Semantic Search
Context
The Pixano's app support semantic search which allows a user to search for a view based on a text content.
To do that Pixano requires that the embeddings of the views are pre-computed with the model used for Semantic search. For now, we rely on the Embeddings functions from LanceDB.
Open-clip example
We will go through the process of semantic search based on the Open-clip model.
Pre-compute the embeddings
First, we need to pre-compute the embeddings using LanceDB and Pixano. We will use the Health Images dataset defined in the library tutorial.
- Install open-clip
For this tutorial, we will use open-clip embedding function and therefore need it to be installed.
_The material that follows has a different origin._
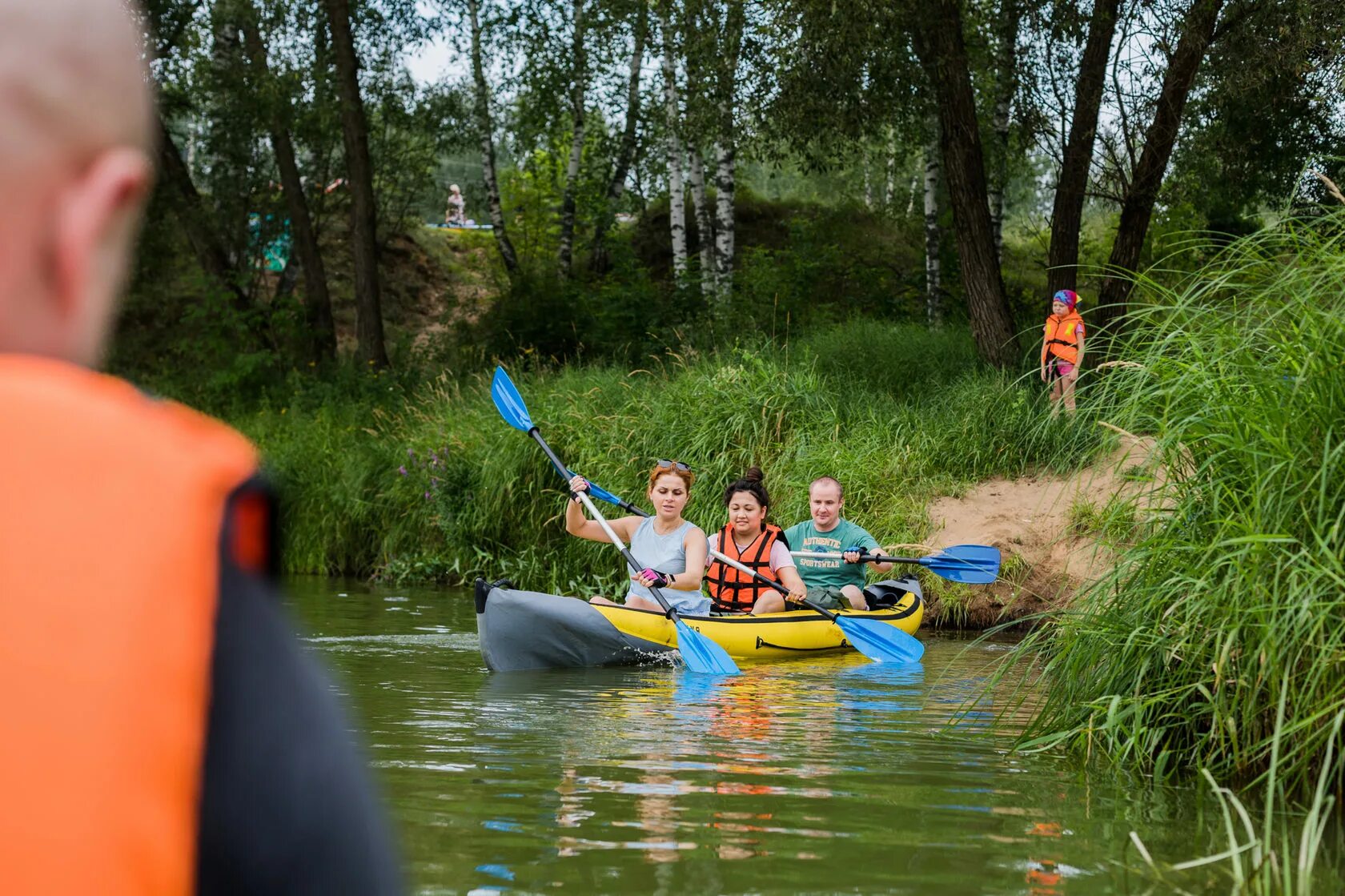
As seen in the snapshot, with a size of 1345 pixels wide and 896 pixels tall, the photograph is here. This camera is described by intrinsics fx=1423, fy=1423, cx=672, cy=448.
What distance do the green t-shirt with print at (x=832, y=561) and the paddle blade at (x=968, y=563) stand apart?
17.8 inches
- Create the Image View Embedding table:
from pathlib import Path
from pixano.datasets import Dataset
from pixano.datasets.dataset_schema import SchemaRelation
from pixano.features import ViewEmbedding
lancedb_embedding_fn = "open-clip"
table_name = "emb_open-clip"
dataset = Dataset( # Load the dataset
Path("./pixano_library/health_dataset"), media_dir=Path("./assets/")
)
embedding_schema = ViewEmbedding.create_schema( # Create the ViewEmbeddingSchema
embedding_fn=lancedb_embedding_fn, # For LanceDB
table_name=table_name,
dataset=dataset
)
dataset.create_table( # Create the table
name=table_name,
schema=embedding_schema,
relation_item=SchemaRelation.ONE_TO_ONE, # Only one view per item
mode="create"
)
>>> LanceTable(connection=LanceDBConnection(.../pixano/docs/tutorials/pixano_library/health_dataset/db), name="emb_open-clip")
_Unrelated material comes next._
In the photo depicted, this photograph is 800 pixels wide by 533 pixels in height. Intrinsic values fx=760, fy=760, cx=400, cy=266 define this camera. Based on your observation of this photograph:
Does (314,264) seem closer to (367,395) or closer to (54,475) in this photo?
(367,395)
The pixano.features.ViewEmbedding
's method create_schema
create a schema that contains a LanceDB embedding function compatible with Pixano.
- Compute the embeddings
To compute the embeddings, Pixano needs to access the references to the views. Then, based on these information, it can use the LanceDB embedding function on the views.
import shortuuid
views = dataset.get_data(table_name="image", limit=100) # Get all views from the dataset's table "image".
data = [] # List of dictionnary of ViewEmbedding's model dump without the vector field.
for view in views:
data.append(
{
"id": shortuuid.uuid(),
"item_ref": {
"id": view.item_ref.id,
"name": view.item_ref.name,
},
"view_ref": { # Reference to the table "image"
"id": view.id,
"name": "image",
},
}
)
dataset.compute_view_embeddings(table_name=table_name, data=data)
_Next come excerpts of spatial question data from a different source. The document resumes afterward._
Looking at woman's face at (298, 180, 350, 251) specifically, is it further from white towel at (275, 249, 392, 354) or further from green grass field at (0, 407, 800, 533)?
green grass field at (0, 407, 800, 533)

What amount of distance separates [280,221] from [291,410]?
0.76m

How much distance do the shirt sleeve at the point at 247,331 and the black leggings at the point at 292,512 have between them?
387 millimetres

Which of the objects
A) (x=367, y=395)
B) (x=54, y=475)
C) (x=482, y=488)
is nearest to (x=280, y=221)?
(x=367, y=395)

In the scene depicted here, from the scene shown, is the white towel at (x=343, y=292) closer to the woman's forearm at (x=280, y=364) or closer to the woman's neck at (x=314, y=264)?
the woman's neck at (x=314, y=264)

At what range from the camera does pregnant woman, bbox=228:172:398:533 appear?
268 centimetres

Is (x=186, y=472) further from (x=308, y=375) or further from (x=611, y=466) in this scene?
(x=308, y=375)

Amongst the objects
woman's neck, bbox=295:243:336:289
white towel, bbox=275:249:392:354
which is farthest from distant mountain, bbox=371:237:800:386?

- Perform semantic search (Python API)
To perform semantic search, simply call the dataset's semantic_search
method with the text query. It will return the items with the closest view semantically to the query and the distance.
query = "microscope"
dataset.semantic_search(query, table_name, limit=5, skip=0)
>>>(
[
Item(id='bFPEPGYaSmJGPakiaPctfF', ..., split='all', image_type='microscope'),
Item(id='VkBcn4bhgt2RRJNWWjvDN5', ..., split='all', image_type='microscope'),
Item(id='5XFPk5qwFL5xWhLHzGXLeV', ..., split='all', image_type='microscope'),
Item(id='A7BXLwmXWRAypbqxd5KqzK', ..., split='all', image_type='peau'),
Item(id='iyA4tHmGeHPP4N6diSuUXi', ..., split='all', image_type='microcope')
],
[1.5589371919631958, 1.5611850023269653, 1.5707159042358398, 1.5987659692764282, 1.605470895767212]
)
- Use the REST API or the UI to browse through your items with semantic search.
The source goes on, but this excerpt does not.